- **Texte du document**:
⁂
Florence Le Marec lâche prise entre la terre et le feu

Dans le hall de l’Hôtel de Ville de Blois, l’exposition En mouvement déploie les formes élancées et sensuelles des sculptures de Florence Le Marec. Céramiste autodidacte, elle explore le dialogue entre la matière et le geste, la spontanéité et la structure, le vivant et le figé. Au fil de ses pièces, le regard devine des corps, des élans de danse, des ondulations fluides, nées d’un processus où l’intuition l’emporte sur le contrôle.
« Ce qui m’intéressait dans le travail, c’était de passer de la matière molle, informe, à la structure plutôt formelle, tout en laissant la spontanéité, l’émotion surgir », confie l’artiste. Dès les premiers instants de création, elle inscrit ses œuvres dans une dynamique évolutive : « On commence par quelque chose d’un peu embryonnaire, puis la forme devient plus ronde, elle s’élève tout doucement pour devenir des corps en mouvement. » Une transformation presque organique, qui donne à voir des sculptures proches de l’élan vital.
⁂
- **Données fournies**:
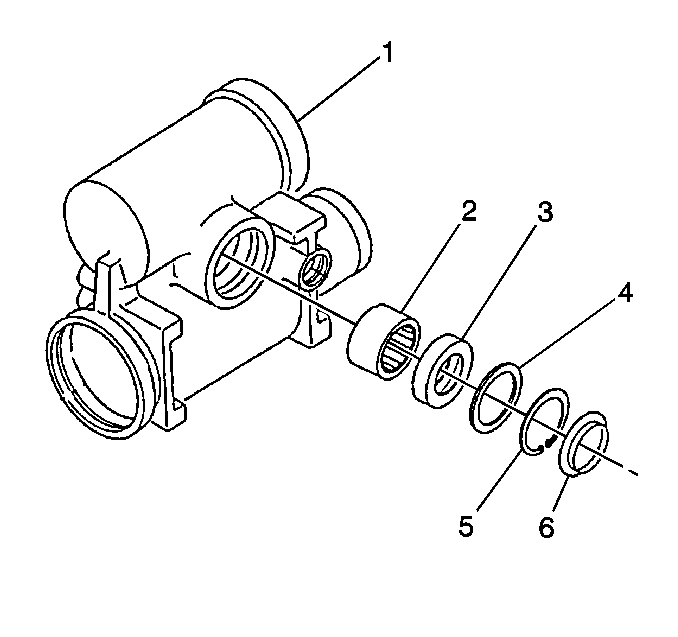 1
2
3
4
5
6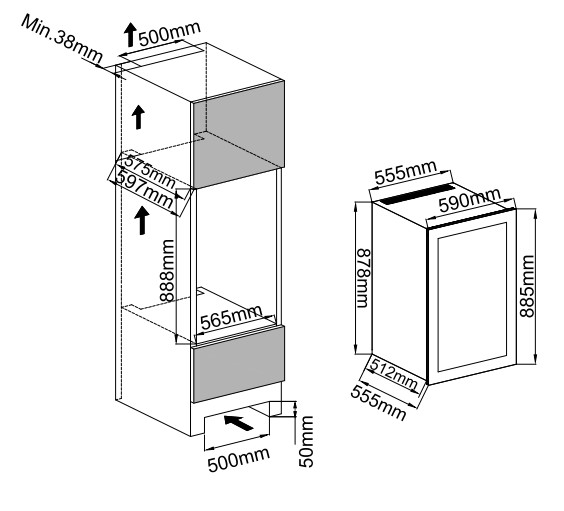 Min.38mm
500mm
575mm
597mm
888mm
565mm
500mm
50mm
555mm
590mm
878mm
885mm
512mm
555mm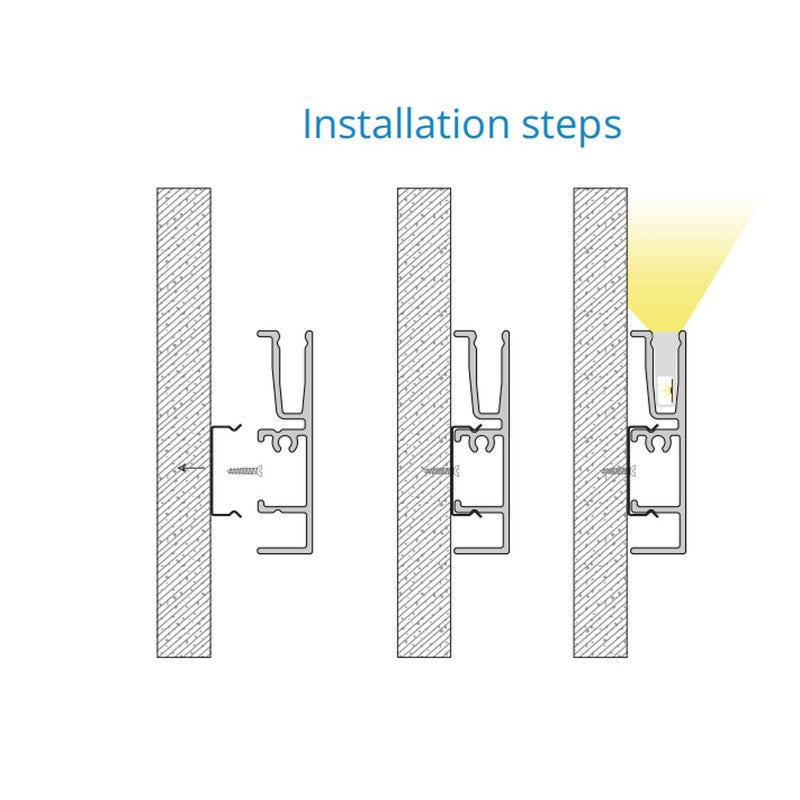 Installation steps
⁂
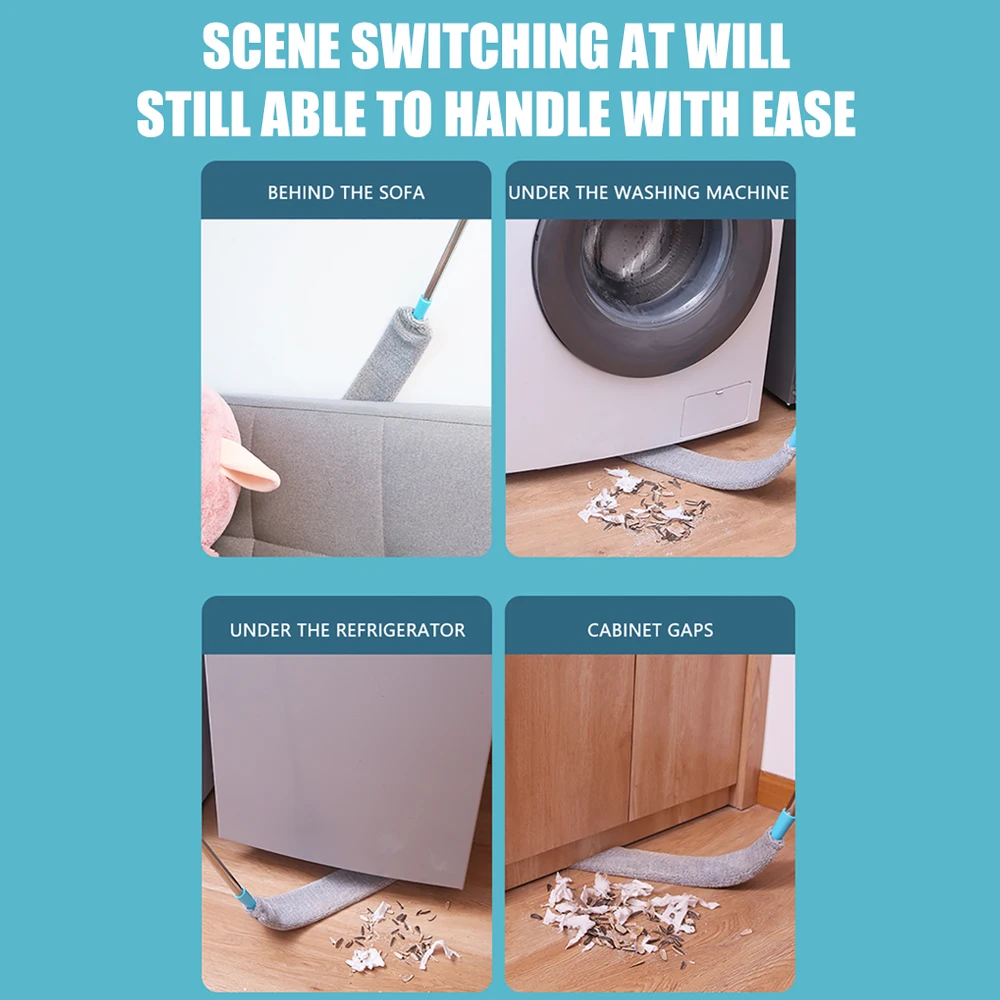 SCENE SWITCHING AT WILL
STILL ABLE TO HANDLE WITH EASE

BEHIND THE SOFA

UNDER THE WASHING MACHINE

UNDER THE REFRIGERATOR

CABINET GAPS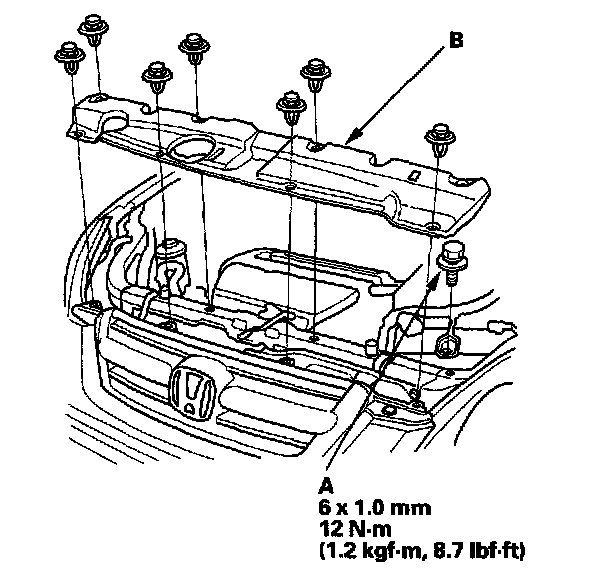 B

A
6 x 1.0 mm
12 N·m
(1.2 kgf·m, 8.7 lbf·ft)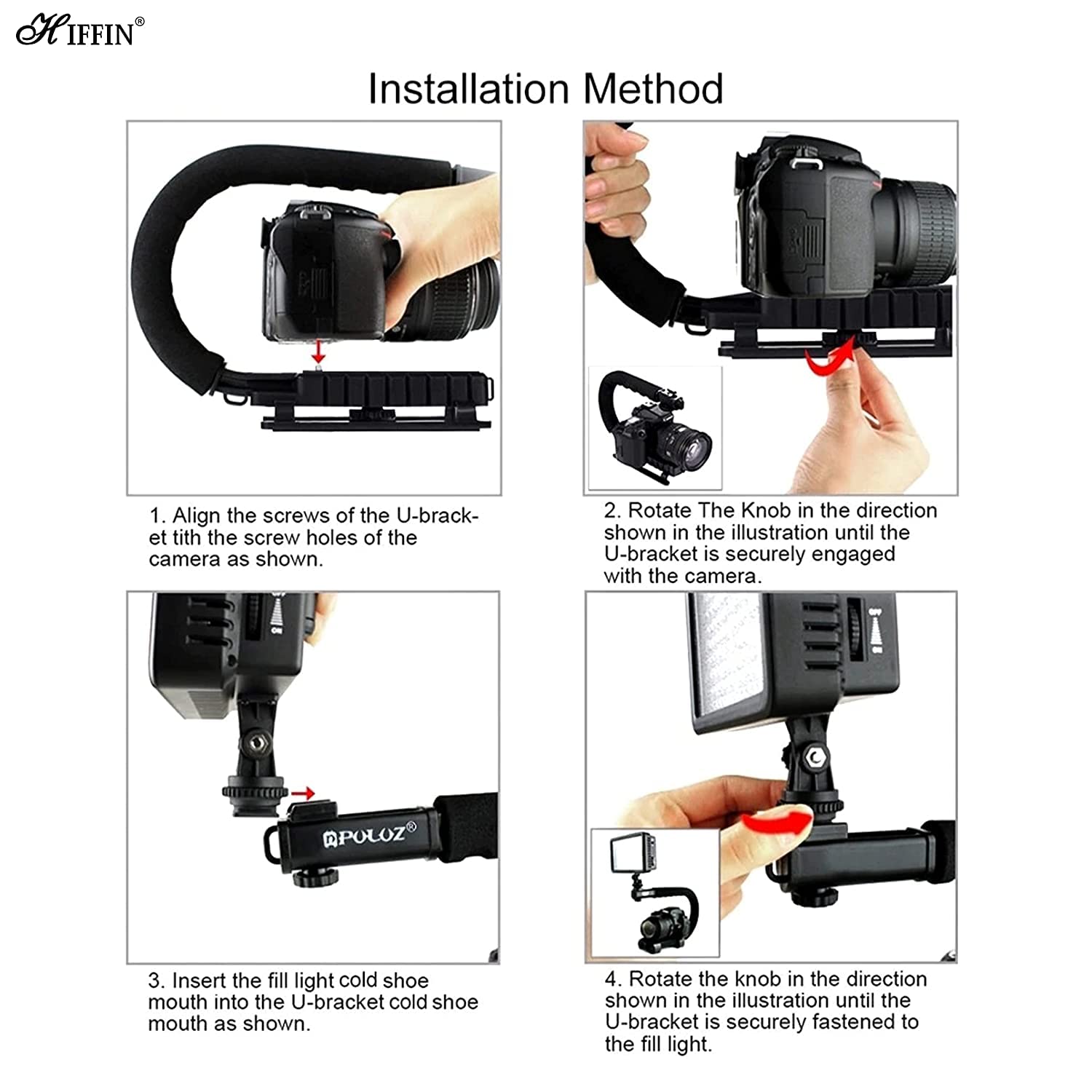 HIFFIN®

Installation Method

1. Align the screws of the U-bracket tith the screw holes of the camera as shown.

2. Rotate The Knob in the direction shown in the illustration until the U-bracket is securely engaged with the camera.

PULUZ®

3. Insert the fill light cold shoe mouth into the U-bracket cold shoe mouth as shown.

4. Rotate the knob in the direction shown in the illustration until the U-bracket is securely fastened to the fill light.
⁂
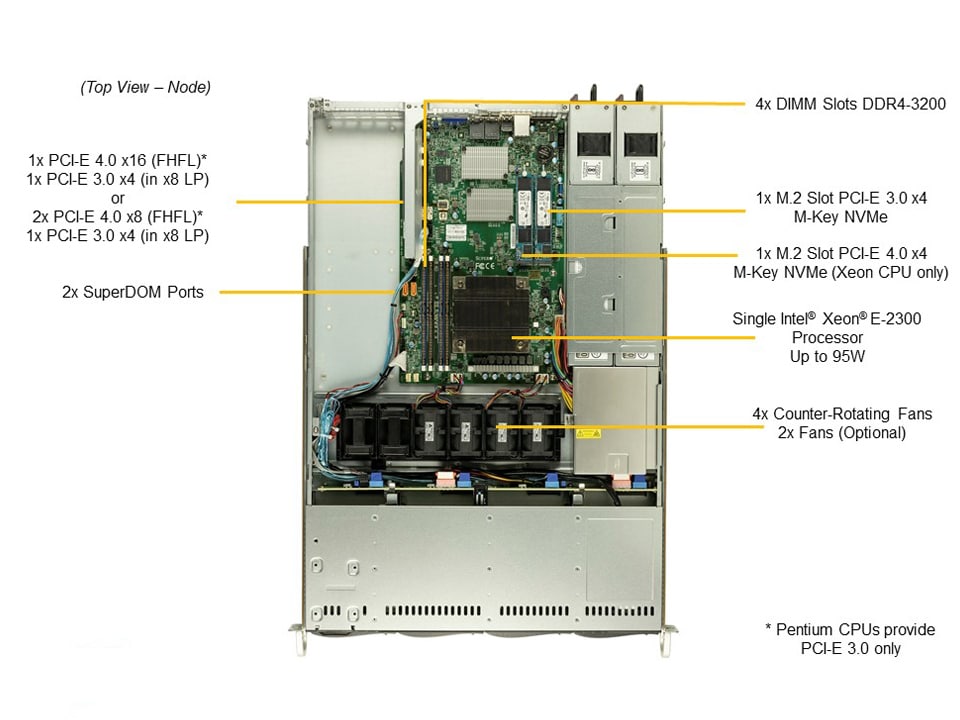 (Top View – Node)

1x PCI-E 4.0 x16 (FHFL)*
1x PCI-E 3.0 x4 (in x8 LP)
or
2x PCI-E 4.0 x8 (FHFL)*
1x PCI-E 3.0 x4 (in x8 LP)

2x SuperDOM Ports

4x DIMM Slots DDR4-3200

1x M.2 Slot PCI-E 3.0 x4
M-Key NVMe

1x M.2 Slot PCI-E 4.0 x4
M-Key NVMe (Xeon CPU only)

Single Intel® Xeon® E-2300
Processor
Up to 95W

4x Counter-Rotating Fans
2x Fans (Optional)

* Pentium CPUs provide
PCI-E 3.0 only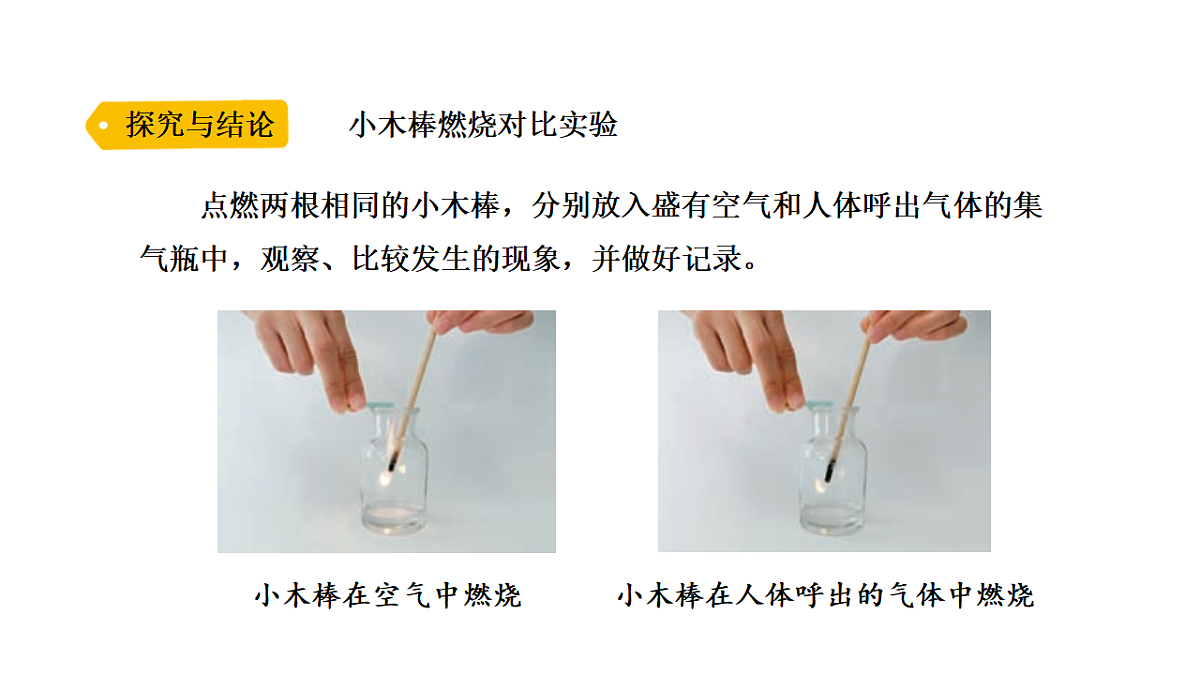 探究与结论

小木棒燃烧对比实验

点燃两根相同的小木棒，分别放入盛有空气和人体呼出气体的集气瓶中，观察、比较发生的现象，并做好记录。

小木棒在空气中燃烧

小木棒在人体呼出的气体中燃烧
⁂
- **Consigne 1**: D'après l'article sur Florence Le Marec, où se tient l'exposition En mouvement ?
- **Consigne 2**: Recopiez le passage de l'article sur Florence Le Marec compris entre « Dans le hall » et « sur le contrôle. », bornes incluses.

- **Réponse attendue 1**: Dans le hall de l’Hôtel de Ville de Blois.

- **Réponse attendue 2**:
Dans le hall de l’Hôtel de Ville de Blois, l’exposition En mouvement déploie les formes élancées et sensuelles des sculptures de Florence Le Marec. Céramiste autodidacte, elle explore le dialogue entre la matière et le geste, la spontanéité et la structure, le vivant et le figé. Au fil de ses pièces, le regard devine des corps, des élans de danse, des ondulations fluides, nées d’un processus où l’intuition l’emporte sur le contrôle.